— Document —
# combined

In [None]:
import pandas as pd
import matplotlib.pyplot as plt
import numpy as np
from matplotlib.colors import LinearSegmentedColormap
from scipy import stats
from statsmodels.stats.proportion import proportions_ztest
import os
import matplotlib.font_manager as font_manager
import re
# turn on size and speed filtering
filter_size_speed=False

base_directory_path = r'C:\Users\Franz\OneDrive\_PhD\My_Papers\Volvox_Uncertainty_Minimization\Data\Figure9_Adapted_Volvox_Photobiases_Data'


# Load the CSV file
file_path = base_directory_path+ r'\final_combined_trajectories_filtered_all_light_conditions.csv'
data = pd.read_csv(file_path)

save_dir=r'C:\Users\Franz\OneDrive\_PhD\My_Papers\Volvox_Uncertainty_Minimization\Individual_Graphs'



if filter_size_speed:
    data = data[(data['size (um)'] >= 120) &
                          (data['size (um)'] <= 150) &
                          (data['speed'] > 5)]

# Get the directory of the input file
output_dir = os.path.dirname(file_path)

# Define font styles
titlefont = {'fontname': 'Candara', 'size': 18}
figurefont = {'fontname': 'Candara', 'size': 16}
tickfont = {'fontname': 'Candara', 'size': 14}
font = font_manager.FontProperties(family='Candara', math_fontfamily='custom', size=12)

# Function to filter frames based on 80% of max particles
def filter_frames(group):
    max_particles = group['particles_in_frame'].max()
    threshold = 0.8 * max_particles
    return group[group['particles_in_frame'] >= threshold]

# Apply the filter_frames function to each group
data_filtered = data.groupby(['chamber', 'trial', 'Media']).apply(filter_frames).reset_index(drop=True)

# Identify the columns that can be averaged (numeric columns except 'frame_bin' and 'trial')

— Record excerpts —
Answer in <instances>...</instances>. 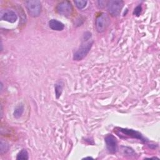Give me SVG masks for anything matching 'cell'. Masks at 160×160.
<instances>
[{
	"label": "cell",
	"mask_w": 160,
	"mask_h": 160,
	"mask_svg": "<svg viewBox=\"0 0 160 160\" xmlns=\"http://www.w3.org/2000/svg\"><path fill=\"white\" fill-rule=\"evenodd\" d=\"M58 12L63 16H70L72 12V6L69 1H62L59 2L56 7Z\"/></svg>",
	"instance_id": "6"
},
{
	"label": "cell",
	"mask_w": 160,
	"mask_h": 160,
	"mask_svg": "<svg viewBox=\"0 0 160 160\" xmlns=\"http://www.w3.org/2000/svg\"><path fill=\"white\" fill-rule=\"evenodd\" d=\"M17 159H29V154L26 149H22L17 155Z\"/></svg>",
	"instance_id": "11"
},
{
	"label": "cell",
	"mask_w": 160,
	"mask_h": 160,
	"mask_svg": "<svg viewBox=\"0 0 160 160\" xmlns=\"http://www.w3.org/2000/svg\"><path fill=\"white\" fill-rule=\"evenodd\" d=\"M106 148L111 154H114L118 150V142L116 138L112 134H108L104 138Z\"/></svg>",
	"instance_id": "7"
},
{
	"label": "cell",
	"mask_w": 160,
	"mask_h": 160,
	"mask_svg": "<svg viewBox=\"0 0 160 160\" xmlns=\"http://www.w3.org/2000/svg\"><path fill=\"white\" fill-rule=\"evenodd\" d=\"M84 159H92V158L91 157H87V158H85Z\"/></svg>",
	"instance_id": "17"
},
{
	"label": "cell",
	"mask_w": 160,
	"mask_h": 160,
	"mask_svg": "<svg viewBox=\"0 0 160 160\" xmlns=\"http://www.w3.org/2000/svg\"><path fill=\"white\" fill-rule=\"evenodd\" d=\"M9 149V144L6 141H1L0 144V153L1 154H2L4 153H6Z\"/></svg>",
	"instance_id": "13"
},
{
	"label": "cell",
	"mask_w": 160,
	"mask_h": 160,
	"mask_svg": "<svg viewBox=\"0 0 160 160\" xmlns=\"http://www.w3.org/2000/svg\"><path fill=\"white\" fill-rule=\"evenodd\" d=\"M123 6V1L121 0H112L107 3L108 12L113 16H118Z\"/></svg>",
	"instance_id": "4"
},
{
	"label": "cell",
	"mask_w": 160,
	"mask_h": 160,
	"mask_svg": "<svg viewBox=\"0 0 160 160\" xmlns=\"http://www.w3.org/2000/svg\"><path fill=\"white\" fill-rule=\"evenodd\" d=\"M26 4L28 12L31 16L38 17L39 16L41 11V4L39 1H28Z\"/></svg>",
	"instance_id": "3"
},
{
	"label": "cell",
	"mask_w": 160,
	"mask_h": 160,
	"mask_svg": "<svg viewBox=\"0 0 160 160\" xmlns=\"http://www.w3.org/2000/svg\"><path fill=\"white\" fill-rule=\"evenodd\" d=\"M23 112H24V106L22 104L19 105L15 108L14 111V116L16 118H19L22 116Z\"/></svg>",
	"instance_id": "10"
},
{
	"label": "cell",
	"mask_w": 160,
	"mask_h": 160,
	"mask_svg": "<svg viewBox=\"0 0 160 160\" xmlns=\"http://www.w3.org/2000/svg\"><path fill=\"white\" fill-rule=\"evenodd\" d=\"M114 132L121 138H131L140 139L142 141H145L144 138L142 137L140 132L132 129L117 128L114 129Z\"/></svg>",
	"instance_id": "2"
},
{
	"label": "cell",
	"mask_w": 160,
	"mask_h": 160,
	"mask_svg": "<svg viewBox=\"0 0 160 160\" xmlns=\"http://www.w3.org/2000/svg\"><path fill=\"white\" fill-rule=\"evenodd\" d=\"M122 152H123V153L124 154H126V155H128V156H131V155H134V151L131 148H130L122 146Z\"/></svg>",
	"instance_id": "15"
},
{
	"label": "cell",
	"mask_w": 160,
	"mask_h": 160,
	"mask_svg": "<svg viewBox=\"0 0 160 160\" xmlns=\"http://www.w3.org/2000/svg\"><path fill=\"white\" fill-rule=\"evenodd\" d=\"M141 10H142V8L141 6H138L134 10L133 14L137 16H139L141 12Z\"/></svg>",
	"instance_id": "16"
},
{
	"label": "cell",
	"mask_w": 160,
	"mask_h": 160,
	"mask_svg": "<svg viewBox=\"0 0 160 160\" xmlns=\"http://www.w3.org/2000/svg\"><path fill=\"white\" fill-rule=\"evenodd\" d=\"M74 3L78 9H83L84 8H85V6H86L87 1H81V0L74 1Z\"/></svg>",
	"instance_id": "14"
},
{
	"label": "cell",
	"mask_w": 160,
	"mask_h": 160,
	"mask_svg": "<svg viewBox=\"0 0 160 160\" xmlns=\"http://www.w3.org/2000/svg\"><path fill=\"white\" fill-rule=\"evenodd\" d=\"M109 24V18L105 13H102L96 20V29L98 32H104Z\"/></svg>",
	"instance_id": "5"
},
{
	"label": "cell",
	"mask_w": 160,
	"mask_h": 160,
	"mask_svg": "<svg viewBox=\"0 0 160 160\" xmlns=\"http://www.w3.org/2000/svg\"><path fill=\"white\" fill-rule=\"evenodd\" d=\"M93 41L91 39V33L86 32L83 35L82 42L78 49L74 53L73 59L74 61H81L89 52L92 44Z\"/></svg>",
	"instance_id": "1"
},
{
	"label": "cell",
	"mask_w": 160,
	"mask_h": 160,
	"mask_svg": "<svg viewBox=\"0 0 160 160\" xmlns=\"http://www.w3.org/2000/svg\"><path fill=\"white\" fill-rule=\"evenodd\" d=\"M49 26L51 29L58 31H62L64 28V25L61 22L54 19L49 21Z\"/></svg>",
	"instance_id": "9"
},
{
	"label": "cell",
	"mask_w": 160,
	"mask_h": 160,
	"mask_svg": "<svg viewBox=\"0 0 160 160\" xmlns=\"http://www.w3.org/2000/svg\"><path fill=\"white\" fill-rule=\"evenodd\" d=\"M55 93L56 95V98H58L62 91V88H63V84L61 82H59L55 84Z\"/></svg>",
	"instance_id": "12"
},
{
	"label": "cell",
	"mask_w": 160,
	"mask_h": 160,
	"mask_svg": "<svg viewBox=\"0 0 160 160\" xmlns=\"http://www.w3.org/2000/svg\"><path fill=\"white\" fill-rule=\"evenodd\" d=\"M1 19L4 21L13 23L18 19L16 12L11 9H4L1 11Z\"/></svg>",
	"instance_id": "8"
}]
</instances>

...

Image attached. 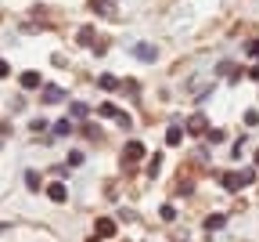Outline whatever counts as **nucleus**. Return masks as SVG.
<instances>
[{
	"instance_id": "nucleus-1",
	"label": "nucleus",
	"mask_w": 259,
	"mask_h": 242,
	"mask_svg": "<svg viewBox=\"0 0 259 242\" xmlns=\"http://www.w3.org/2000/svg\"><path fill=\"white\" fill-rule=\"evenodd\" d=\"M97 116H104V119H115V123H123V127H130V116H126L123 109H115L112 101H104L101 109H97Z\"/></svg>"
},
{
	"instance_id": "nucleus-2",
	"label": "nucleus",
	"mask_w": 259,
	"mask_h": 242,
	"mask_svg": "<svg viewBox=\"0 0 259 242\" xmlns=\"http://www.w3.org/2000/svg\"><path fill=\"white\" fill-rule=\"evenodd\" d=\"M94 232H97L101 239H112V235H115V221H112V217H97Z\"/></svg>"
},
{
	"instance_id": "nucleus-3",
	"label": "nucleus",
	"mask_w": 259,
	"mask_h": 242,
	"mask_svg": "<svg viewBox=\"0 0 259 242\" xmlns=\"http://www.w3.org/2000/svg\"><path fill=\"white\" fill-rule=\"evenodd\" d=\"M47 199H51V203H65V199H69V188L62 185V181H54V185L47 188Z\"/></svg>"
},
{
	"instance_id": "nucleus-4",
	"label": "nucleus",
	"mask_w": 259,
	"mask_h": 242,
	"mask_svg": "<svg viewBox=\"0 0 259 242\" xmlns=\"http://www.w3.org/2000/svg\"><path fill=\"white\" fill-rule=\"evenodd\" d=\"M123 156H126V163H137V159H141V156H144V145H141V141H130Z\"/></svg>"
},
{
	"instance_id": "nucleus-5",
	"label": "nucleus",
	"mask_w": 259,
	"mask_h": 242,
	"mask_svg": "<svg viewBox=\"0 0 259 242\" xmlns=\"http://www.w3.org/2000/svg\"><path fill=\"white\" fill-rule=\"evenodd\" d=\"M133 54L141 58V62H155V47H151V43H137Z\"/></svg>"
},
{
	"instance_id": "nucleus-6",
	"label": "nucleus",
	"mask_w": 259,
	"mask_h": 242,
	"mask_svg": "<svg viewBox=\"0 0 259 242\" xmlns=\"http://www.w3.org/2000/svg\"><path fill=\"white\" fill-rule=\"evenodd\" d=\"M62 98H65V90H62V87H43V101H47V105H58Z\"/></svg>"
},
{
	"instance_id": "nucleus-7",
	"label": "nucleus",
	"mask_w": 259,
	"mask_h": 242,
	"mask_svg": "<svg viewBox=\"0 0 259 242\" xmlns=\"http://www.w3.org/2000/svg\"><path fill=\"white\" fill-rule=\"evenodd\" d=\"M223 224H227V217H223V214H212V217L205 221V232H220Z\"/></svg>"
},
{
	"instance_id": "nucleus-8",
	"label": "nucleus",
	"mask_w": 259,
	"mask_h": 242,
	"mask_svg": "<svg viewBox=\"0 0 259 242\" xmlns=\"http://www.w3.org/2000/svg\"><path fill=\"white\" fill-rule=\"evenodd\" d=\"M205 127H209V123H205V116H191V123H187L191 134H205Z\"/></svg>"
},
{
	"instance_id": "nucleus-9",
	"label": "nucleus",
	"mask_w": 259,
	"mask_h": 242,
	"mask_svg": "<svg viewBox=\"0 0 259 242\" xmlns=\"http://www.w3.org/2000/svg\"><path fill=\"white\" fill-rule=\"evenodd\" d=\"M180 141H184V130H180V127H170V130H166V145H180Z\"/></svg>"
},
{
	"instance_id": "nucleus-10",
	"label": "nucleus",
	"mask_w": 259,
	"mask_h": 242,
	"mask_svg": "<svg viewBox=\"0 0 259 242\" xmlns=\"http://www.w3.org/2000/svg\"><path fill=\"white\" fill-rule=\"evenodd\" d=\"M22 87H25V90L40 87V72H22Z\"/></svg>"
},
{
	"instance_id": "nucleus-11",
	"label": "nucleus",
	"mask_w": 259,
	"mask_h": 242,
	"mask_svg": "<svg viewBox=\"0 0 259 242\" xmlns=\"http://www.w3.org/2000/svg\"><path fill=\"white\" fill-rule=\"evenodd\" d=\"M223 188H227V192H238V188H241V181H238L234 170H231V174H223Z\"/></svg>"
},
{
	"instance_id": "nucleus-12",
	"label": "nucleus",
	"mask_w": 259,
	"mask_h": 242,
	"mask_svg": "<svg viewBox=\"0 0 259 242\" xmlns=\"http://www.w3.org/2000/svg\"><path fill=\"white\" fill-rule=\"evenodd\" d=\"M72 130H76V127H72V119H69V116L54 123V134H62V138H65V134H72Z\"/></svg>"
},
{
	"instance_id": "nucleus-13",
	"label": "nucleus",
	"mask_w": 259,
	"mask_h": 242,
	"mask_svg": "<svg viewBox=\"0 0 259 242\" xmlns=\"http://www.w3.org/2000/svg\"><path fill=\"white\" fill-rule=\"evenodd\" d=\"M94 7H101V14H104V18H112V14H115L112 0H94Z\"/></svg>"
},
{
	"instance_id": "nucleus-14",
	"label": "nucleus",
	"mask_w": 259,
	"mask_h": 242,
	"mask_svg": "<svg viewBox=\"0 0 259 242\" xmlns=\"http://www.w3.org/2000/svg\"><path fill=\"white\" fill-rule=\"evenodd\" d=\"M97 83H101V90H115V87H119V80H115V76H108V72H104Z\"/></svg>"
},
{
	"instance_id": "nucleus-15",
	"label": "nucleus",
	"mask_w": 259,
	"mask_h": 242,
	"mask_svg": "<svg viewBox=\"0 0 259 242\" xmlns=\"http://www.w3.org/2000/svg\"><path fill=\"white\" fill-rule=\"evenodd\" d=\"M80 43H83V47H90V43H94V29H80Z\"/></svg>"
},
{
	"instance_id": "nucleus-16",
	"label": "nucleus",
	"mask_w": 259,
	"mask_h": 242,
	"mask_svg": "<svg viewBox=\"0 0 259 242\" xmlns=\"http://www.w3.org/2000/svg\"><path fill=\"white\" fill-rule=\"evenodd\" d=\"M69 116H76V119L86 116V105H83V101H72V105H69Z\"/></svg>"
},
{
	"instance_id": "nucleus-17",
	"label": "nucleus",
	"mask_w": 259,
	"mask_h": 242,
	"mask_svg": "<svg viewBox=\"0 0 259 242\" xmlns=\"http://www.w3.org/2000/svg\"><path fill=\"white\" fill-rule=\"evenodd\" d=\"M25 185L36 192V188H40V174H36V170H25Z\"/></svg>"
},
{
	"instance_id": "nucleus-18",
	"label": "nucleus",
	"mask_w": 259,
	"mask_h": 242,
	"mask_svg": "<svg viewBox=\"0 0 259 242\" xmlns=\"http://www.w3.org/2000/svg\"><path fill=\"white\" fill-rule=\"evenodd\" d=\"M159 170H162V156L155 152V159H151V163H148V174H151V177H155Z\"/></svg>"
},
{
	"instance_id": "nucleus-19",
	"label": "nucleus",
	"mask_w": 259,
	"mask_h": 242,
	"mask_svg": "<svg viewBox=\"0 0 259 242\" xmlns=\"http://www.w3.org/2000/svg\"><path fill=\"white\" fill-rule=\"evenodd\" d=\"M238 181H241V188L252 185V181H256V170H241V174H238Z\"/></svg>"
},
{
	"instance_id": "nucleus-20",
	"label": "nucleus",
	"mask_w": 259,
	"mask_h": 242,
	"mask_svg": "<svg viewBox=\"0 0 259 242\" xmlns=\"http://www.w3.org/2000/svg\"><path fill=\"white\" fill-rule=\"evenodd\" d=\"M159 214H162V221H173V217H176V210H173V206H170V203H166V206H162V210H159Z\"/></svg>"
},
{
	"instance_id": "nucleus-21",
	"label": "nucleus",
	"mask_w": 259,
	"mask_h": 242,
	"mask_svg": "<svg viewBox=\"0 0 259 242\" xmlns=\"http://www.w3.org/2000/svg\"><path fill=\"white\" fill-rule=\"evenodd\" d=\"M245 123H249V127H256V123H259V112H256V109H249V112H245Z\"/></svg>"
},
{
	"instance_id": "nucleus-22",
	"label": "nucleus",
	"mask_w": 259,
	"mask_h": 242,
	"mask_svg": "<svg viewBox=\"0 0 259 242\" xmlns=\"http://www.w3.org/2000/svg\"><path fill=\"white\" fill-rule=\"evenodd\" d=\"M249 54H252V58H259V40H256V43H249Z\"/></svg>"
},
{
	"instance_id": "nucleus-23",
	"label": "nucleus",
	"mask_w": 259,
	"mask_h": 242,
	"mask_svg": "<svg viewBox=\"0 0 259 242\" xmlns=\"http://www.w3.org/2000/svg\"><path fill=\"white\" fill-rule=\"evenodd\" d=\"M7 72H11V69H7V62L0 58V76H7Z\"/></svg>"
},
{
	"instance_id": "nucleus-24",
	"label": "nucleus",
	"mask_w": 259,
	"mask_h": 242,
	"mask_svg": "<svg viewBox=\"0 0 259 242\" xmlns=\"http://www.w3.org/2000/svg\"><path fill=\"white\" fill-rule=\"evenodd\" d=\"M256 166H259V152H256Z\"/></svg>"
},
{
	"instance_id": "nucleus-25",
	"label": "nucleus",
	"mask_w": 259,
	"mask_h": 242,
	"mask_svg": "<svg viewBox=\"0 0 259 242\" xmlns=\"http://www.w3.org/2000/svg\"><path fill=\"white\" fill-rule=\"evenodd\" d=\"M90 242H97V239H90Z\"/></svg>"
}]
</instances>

— What to work on —
a. Transcribe the notebook code starting with "# Apply the" and going on through "except 'frame_bin' and 'trial')".
b. In the notebook code, what threshold does the filter_frames function use to keep frames?
The items are not used here.

— Solution set —
a.
# Apply the filter_frames function to each group
data_filtered = data.groupby(['chamber', 'trial', 'Media']).apply(filter_frames).reset_index(drop=True)

# Identify the columns that can be averaged (numeric columns except 'frame_bin' and 'trial')

b. It keeps frames whose particles_in_frame value is at least 0.8 times (80% of) the group's maximum.